Top of Given records
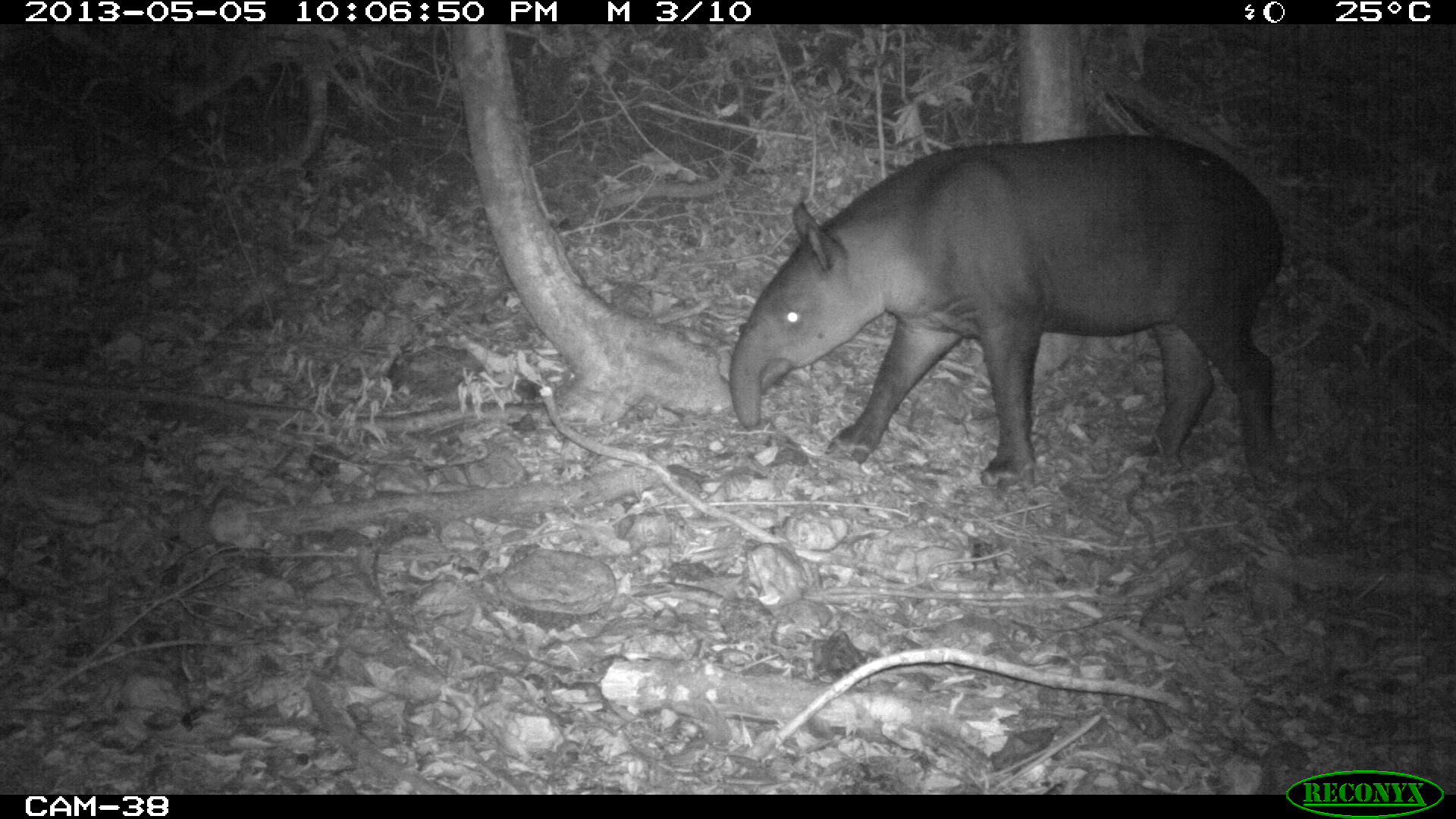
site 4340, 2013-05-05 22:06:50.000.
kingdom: Animalia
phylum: Chordata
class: Mammalia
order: Perissodactyla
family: Tapiridae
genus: Tapirus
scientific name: Tapirus bairdii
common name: baird's tapir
Tapirus bairdii (baird's tapir), count 1.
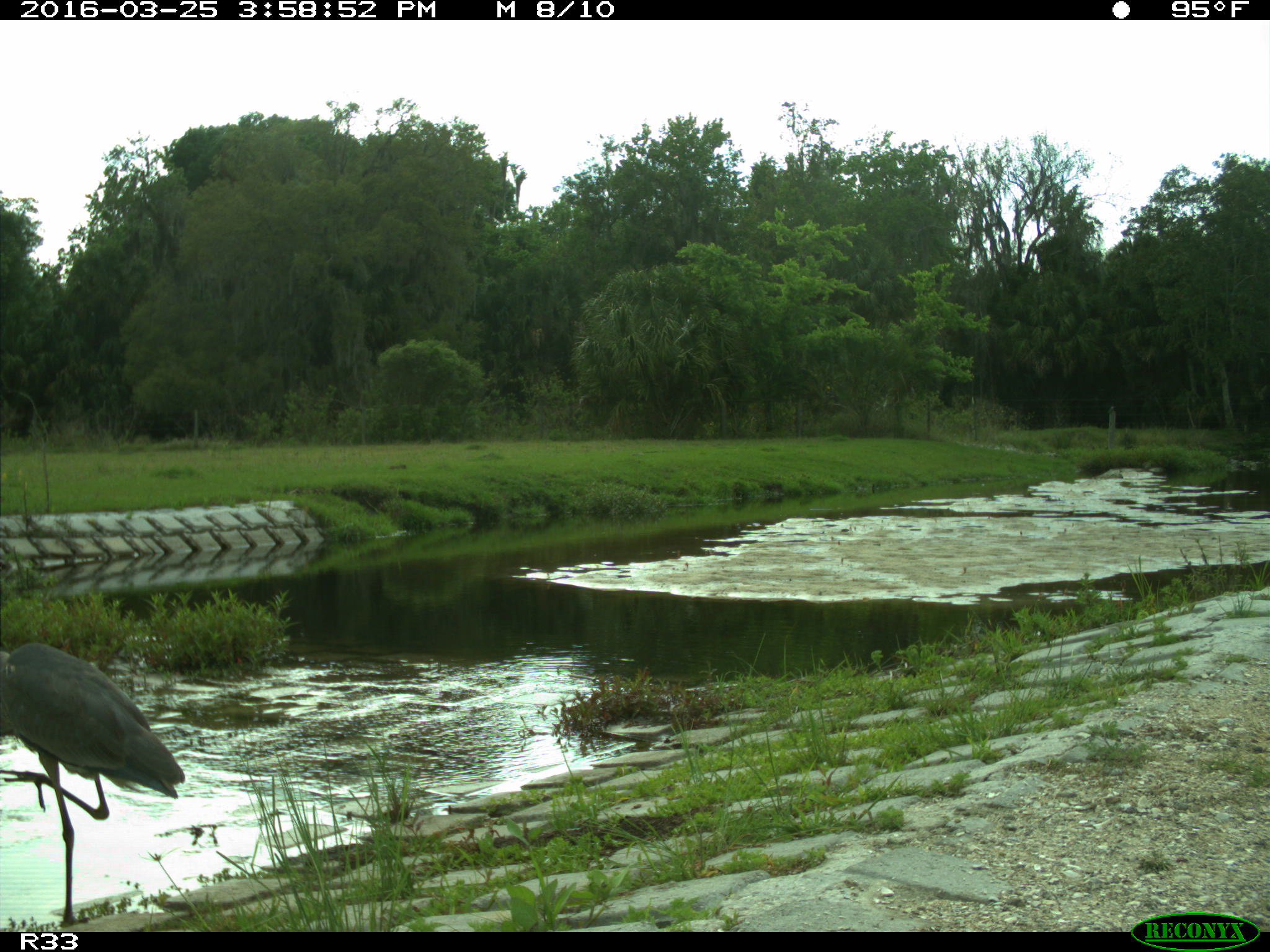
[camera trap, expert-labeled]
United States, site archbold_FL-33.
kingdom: Animalia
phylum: Chordata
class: Aves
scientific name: Aves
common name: birds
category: unidentified bird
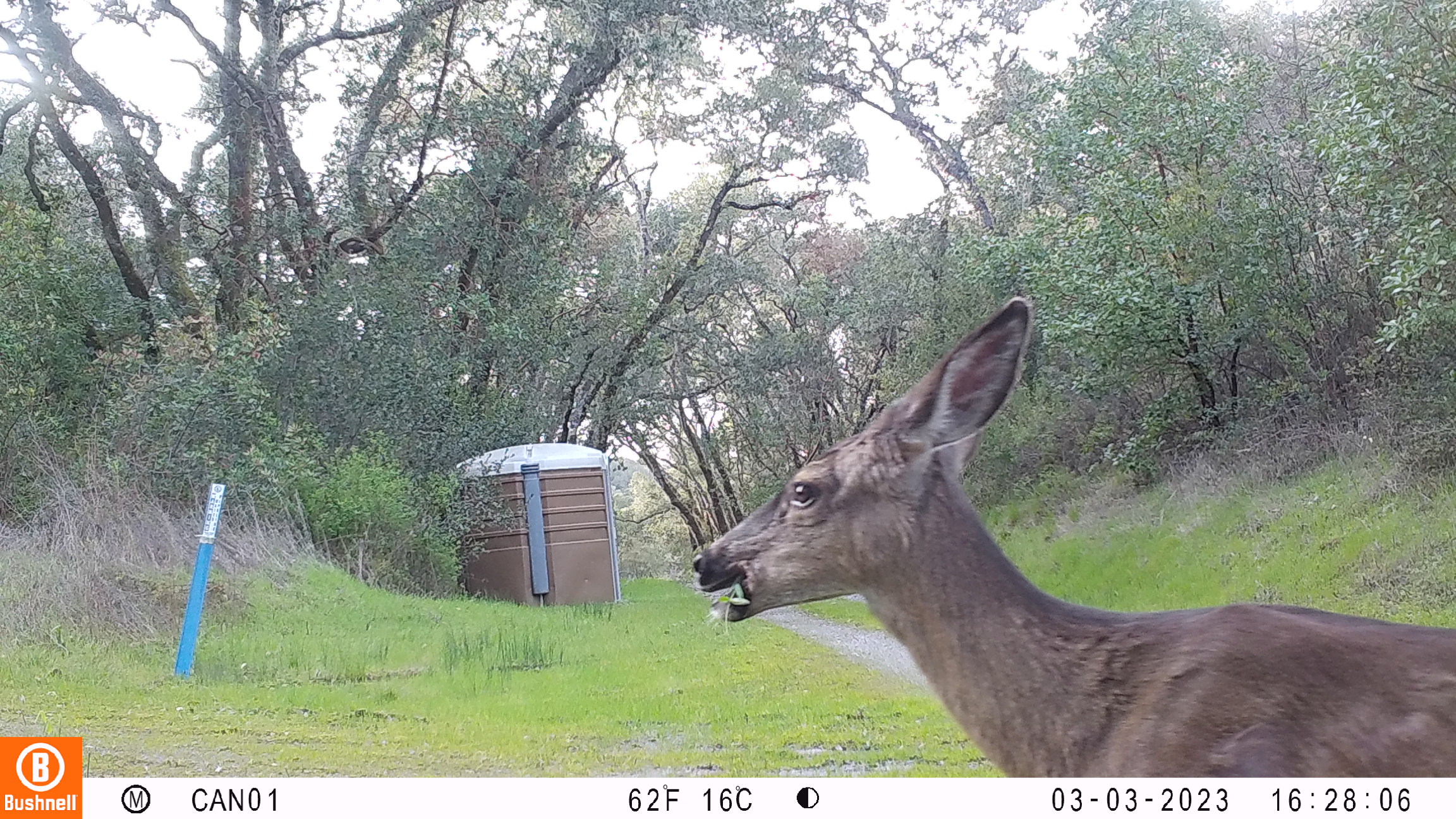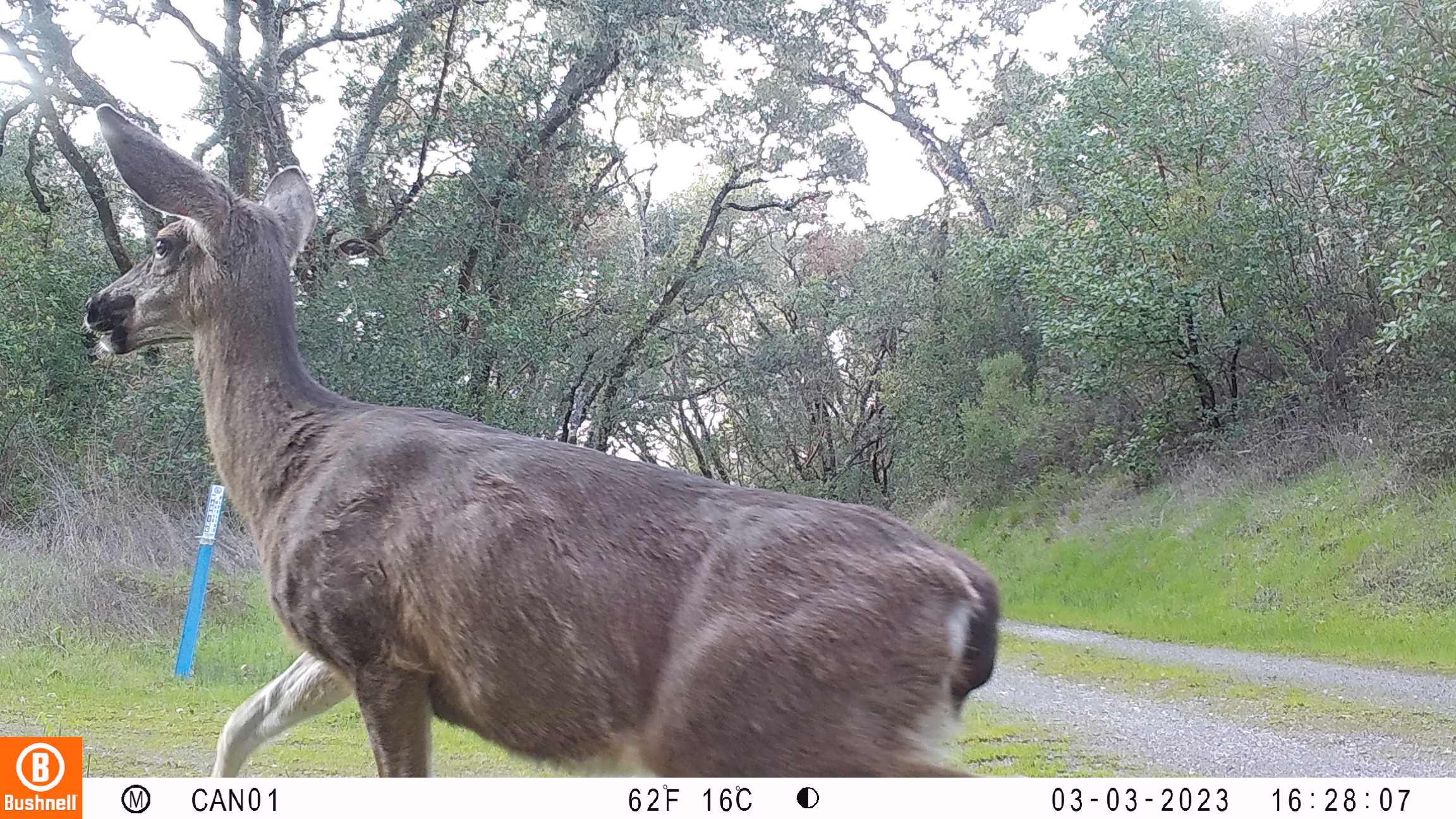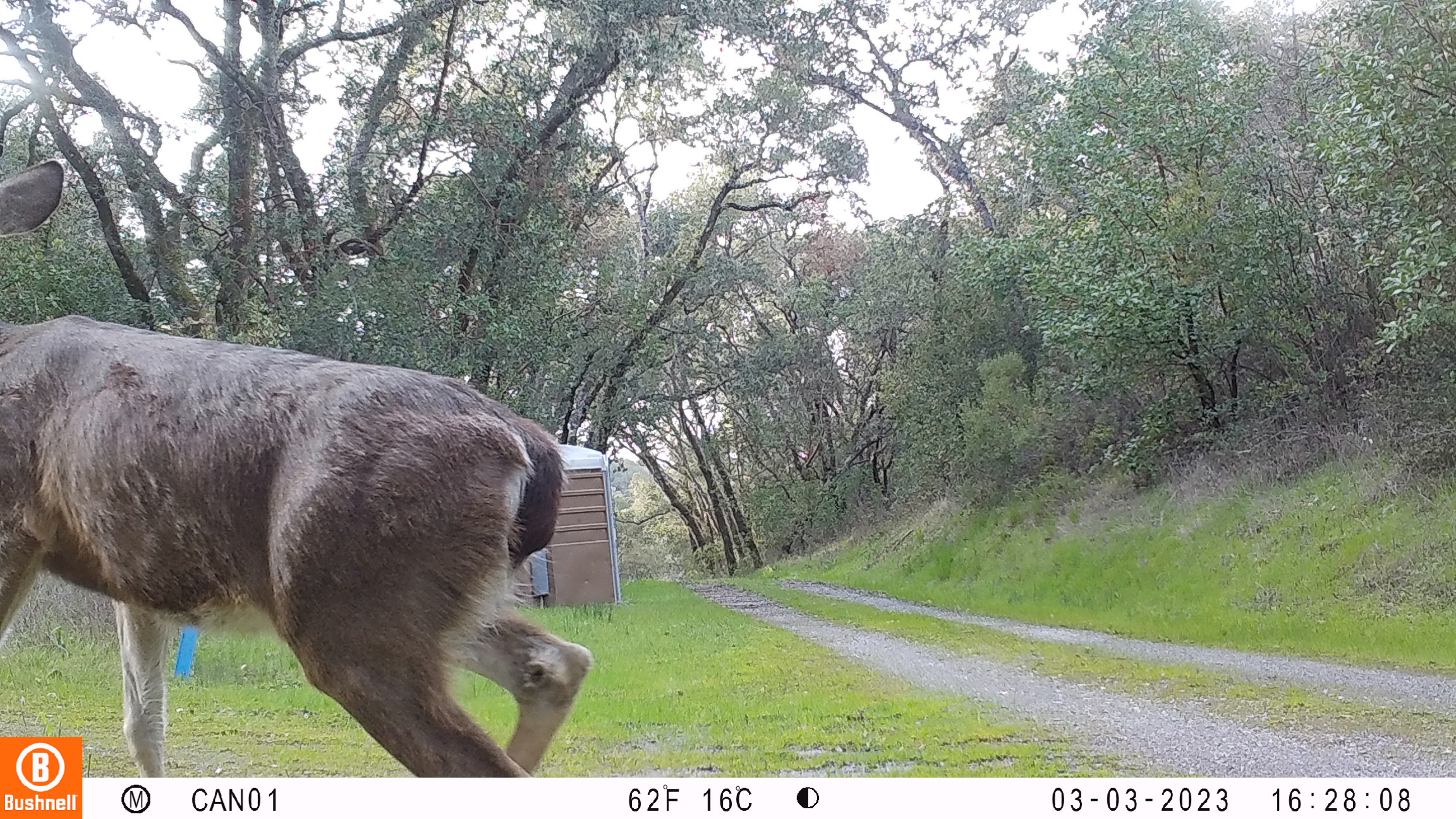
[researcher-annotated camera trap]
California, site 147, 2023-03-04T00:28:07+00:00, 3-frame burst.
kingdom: Animalia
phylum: Chordata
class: Mammalia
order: Artiodactyla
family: Cervidae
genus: Odocoileus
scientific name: Odocoileus hemionus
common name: mule deer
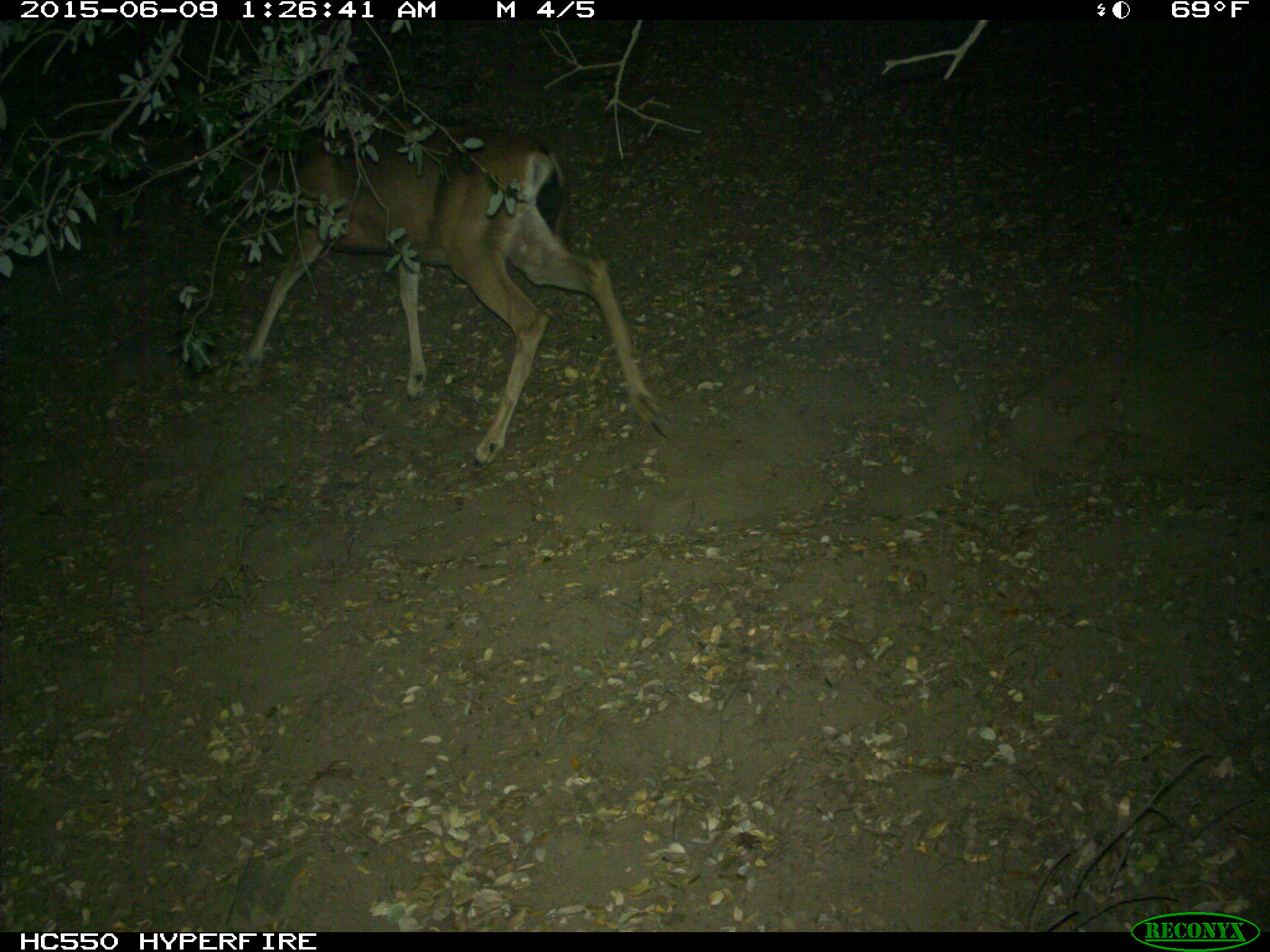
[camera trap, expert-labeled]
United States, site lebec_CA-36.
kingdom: Animalia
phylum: Chordata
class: Mammalia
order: Artiodactyla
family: Cervidae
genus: Odocoileus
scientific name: Odocoileus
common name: deer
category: unidentified deer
Bottom of Given records
With the pictures left out, write out exactly the lines above from the one containing "genus: Tapirus" through the one containing "common name: deer".

genus: Tapirus
scientific name: Tapirus bairdii
common name: baird's tapir
Tapirus bairdii (baird's tapir), count 1.
[camera trap, expert-labeled]
United States, site archbold_FL-33.
kingdom: Animalia
phylum: Chordata
class: Aves
scientific name: Aves
common name: birds
category: unidentified bird
[researcher-annotated camera trap]
California, site 147, 2023-03-04T00:28:07+00:00, 3-frame burst.
kingdom: Animalia
phylum: Chordata
class: Mammalia
order: Artiodactyla
family: Cervidae
genus: Odocoileus
scientific name: Odocoileus hemionus
common name: mule deer
[camera trap, expert-labeled]
United States, site lebec_CA-36.
kingdom: Animalia
phylum: Chordata
class: Mammalia
order: Artiodactyla
family: Cervidae
genus: Odocoileus
scientific name: Odocoileus
common name: deer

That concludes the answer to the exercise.